Yeah, it kinda works well with red wheels...


----------



## Stiff (Jun 15, 2015)

Roller Skate said:


> View attachment 2


----------



## TT-TDI (Oct 31, 2017)

The interior is beautiful!


----------



## Bentley (Nov 14, 2014)

Thats my old one.

Often check on Autotrader incase its on there.

Most of the nice bits I after fitted. Didn't come with buckets, alcantara headliner or sports exhaust. Also the interior plastics are Suzuka grey.


----------



## qooqiiu (Oct 12, 2007)

Yes I know it is mark. I bought it the day after you handed it over to lee. I saw the written add on a Sunday night (no pictures) and was on his doorstep 10 minutes before he opened the next day. Doing my research i know I payed more for it than you did a year earlier! :lol:

I don't mind tho as it is perfect and il keep it for a very long time. Shame you de modded it slightly specially the rear brakes. 
Out of interest, what price did he give you for it? And how much were the seats? And how's the F type window now? :wink:


----------



## Bentley (Nov 14, 2014)

I feel some what violated all of a sudden lol

I think he gave me £23,000 for it. Paid £27,000 for it originally. I swapped the interior with a member off here. Paid him £1,000 so as you can imagine I didn't hang about.

^^^^^^^^^^^^^^^^

#### Given request 1:
Write out the forum thread in full, word for word.
The rows that follow the forum thread are unrelated to it.

^^^^^^^^^^^^^^^^

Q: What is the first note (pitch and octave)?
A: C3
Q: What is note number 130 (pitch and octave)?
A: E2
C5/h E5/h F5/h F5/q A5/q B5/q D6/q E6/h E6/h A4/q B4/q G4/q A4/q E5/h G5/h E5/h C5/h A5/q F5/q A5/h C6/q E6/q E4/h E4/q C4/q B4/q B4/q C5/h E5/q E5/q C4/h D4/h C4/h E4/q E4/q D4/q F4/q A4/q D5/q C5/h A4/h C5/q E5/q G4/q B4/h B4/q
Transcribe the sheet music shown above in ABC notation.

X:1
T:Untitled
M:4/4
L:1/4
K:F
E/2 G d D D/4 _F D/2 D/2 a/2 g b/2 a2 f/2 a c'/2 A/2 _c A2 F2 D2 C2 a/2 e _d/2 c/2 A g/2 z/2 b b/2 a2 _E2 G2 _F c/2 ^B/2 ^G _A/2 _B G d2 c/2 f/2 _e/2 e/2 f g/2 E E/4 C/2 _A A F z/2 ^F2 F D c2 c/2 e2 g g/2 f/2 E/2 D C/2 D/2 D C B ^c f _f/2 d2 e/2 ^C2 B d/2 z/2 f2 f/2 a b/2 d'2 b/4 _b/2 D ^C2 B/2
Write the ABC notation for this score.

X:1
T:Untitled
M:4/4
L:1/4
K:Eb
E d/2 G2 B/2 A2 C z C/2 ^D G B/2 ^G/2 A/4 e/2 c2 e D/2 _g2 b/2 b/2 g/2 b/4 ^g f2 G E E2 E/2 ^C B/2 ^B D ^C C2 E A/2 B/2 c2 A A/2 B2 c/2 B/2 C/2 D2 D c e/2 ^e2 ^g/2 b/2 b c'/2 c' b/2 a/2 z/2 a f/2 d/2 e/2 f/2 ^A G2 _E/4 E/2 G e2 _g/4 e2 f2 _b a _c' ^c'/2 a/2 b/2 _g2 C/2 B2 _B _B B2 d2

^^^^^^^^^^^^^^^^

#### Given request 2:
Reproduce the rows verbatim, starting with the first row and ending with the line containing "Transcribe the sheet", both included.

#### Task output 1:
Yeah, it kinda works well with red wheels...


----------



## Stiff (Jun 15, 2015)

Roller Skate said:


> View attachment 2


----------



## TT-TDI (Oct 31, 2017)

The interior is beautiful!


----------



## Bentley (Nov 14, 2014)

Thats my old one.

Often check on Autotrader incase its on there.

Most of the nice bits I after fitted. Didn't come with buckets, alcantara headliner or sports exhaust. Also the interior plastics are Suzuka grey.


----------



## qooqiiu (Oct 12, 2007)

Yes I know it is mark. I bought it the day after you handed it over to lee. I saw the written add on a Sunday night (no pictures) and was on his doorstep 10 minutes before he opened the next day. Doing my research i know I payed more for it than you did a year earlier! :lol:

I don't mind tho as it is perfect and il keep it for a very long time. Shame you de modded it slightly specially the rear brakes. 
Out of interest, what price did he give you for it? And how much were the seats? And how's the F type window now? :wink:


----------



## Bentley (Nov 14, 2014)

I feel some what violated all of a sudden lol

I think he gave me £23,000 for it. Paid £27,000 for it originally. I swapped the interior with a member off here. Paid him £1,000 so as you can imagine I didn't hang about.

#### Task output 2:
Q: What is the first note (pitch and octave)?
A: C3
Q: What is note number 130 (pitch and octave)?
A: E2
C5/h E5/h F5/h F5/q A5/q B5/q D6/q E6/h E6/h A4/q B4/q G4/q A4/q E5/h G5/h E5/h C5/h A5/q F5/q A5/h C6/q E6/q E4/h E4/q C4/q B4/q B4/q C5/h E5/q E5/q C4/h D4/h C4/h E4/q E4/q D4/q F4/q A4/q D5/q C5/h A4/h C5/q E5/q G4/q B4/h B4/q
Transcribe the sheet music shown above in ABC notation.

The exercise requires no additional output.